FALSETTOS by William Finn and James Lapine (Acting Up Stage/Harold Green Jewish Theatre Company). At Daniels Spectrum (585 Dundas East). To May 12. $39-$55. 1-800-838-3006. See listings. Rating: NNN
A fine new remount of Falsettos can't hide the fact that it's a flawed work.
William Finn and James Lapine wrote two musicals a decade apart: March Of The Falsettos appeared in 1981, and Falsettoland debuted in 1990, both off-Broadway. The two were then revised and combined into Falsettos, which opened on Broadway in 1992.
This co-pro by Acting Up Stage and Harold Green Jewish Theatre Company revisits the original versions of both shows, and the maturity and focus of the later piece makes the earlier one seem naive and unfinished.
In the first, set in 1979, New Yorker Marvin (Stephen Patterson) leaves his wife, Trina (Glynis Ranney), for another man, Whizzer (Eric Morin).

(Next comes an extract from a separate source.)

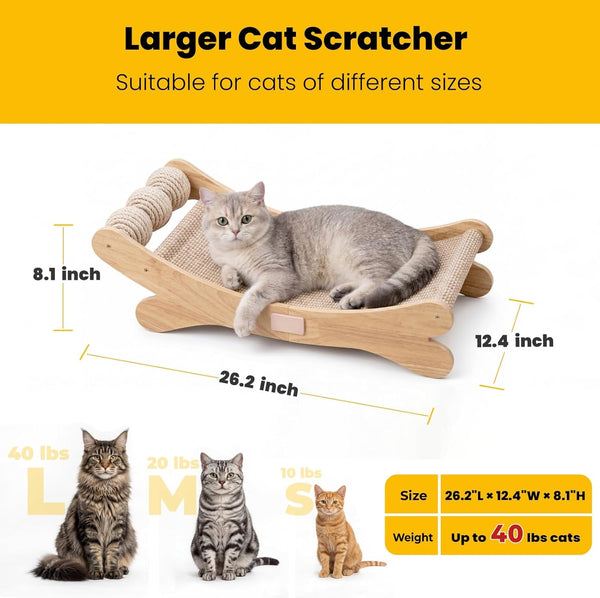 Sisal Cat Scratchers for Indoor Cats - 26.2" Large Cat Scratching Board, Wooden Cat Bed with Scratch Pad, Modern Cat Furniture for Lounging/Sofa Protector6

When Trina seeks help from Marvin's psychiatrist, Mendel (Darrin Baker), the two fall in love. Marvin and Trina's precocious 10-year-old son Jason (Michael Levinson), meanwhile, has questions of his own about his rapidly changing domestic world, but would rather sit at home playing chess than seek answers.
Falsettoland is set two years later on the eve of Jason's bar mitzvah. The estranged Marvin and Whizzer reunite, but a mysterious illness that seems to affect only gay men enters the scene, bringing everyone together in a poignant yet never sentimental fashion.

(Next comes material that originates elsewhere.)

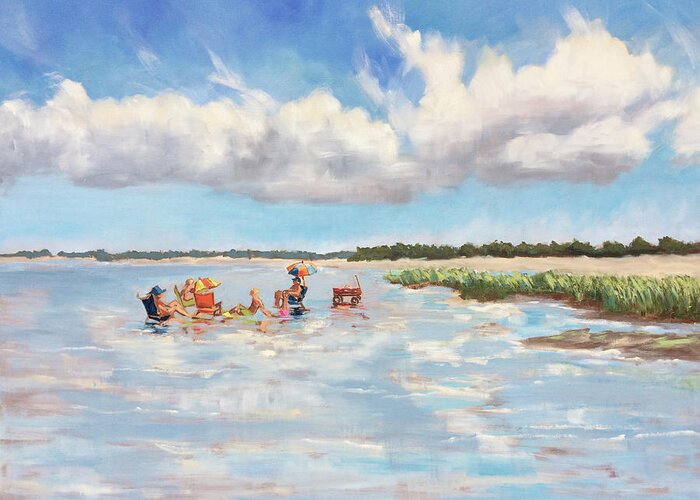 Low Tide Greeting Card featuring the painting Camping Out by Barbara Hageman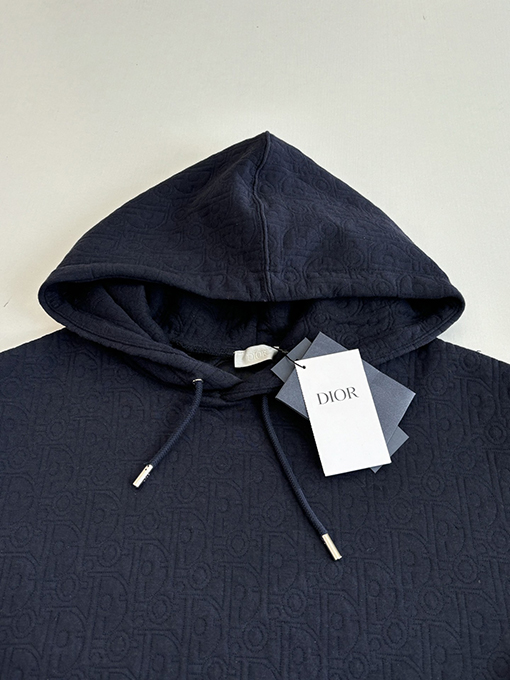 ディオール Carry Over Oblique コットン混紡の無地ジャカードフード付きスウェットシャツシリーズ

There's some rhythmic invention and snappy observations in a few of the first act's songs, particularly the opening number, Four Jews In A Room Bitching. But the lyrics can be vague, there's little momentum, and the characters feel unrounded. It's not even clear what the show and title song are about.
There's more at stake in Falsettoland. The melodies are tighter and the lyrics sharper, and all these help define the characters, especially Trina. The lovely Ranney gets a touching song that illustrates how Trina's dealing with the world shifting beneath her feet. But mostly these things help clarify the relationships of the show's "unlikely lovers," an all-too-human urban blended family.
The roles are beautifully cast: Patterson and Morin make the two men's complex, competitive relationship feel real through physicality and first-rate voices, while Baker nails a series of comic songs and has an amiable chemistry with Ranney. Levinson handles the difficult part of Jason with beyond-his-years wisdom, and Sarah Gibbons and Sara-Jeanne Hosie are perfection as a pair of lesbians whose lives get linked with the others'.
Musical director Reza Jacobs manages the score - it's virtually sung through - with aplomb, getting particular energy from novelty songs like the hilarious Baseball Game. And while Patrick Du Wors's set isn't the most inspired - a challenge, on the wide playing area chosen by director Robert McQueen - his work does evoke the two different eras.
And look for McQueen's subtle but powerful use of furniture - a table in the first half, a bed in the second - to help emphasize some of the deeper themes in this fascinating, if uneven, work.